### Data excerpt
§
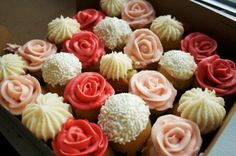 Cupcake bouquet.SO PRETTY! Would be cool for the bridal shower!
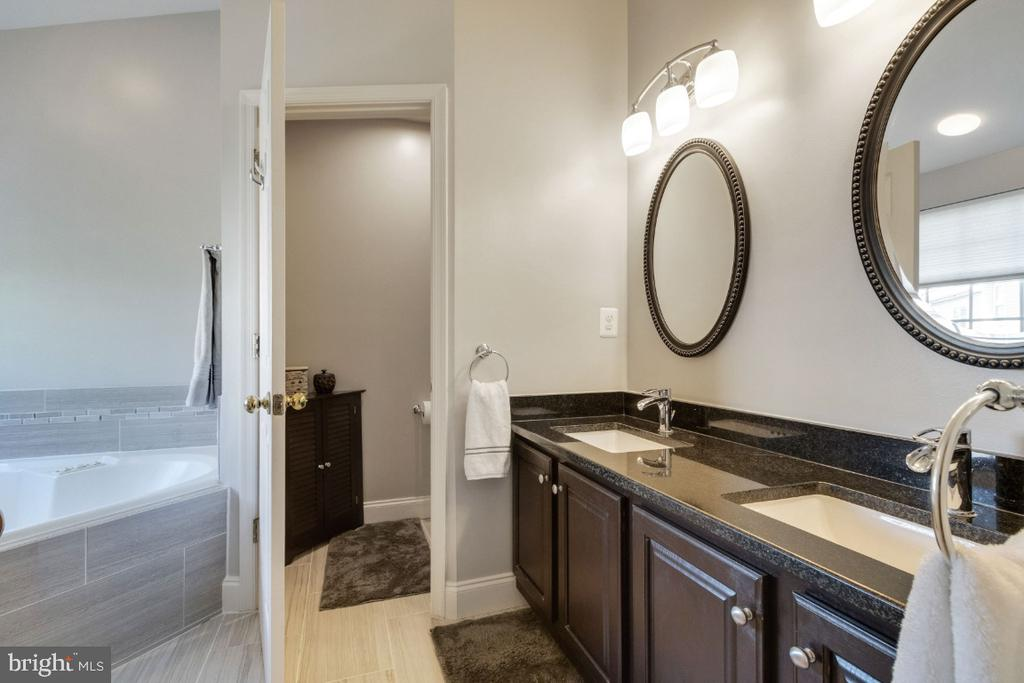 Luxury Bathroom with Water Closet - 25554 DABNER DR, CHANTILLY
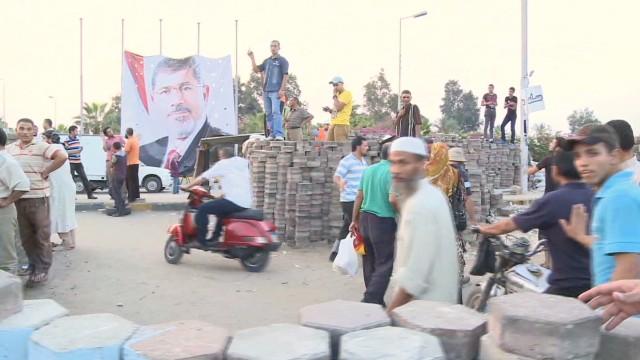 sayah lok egypt waiting crackdown_00002924.jpg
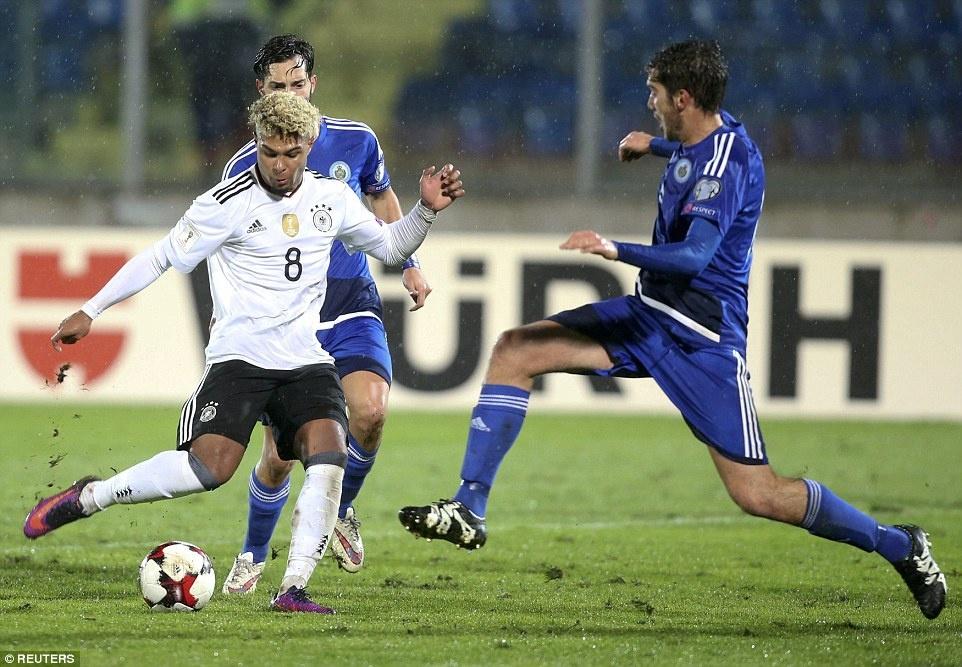 Thang San Marino 8-0, tuyen Duc xay chac ngoi dau hinh anh 4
§
### Exercise aim
Starting with the line that holds "Luxury Bathroom with", copy every line exactly through the final line of the material, but skip the pictures.

### Written reply
 Luxury Bathroom with Water Closet - 25554 DABNER DR, CHANTILLY
 sayah lok egypt waiting crackdown_00002924.jpg
 Thang San Marino 8-0, tuyen Duc xay chac ngoi dau hinh anh 4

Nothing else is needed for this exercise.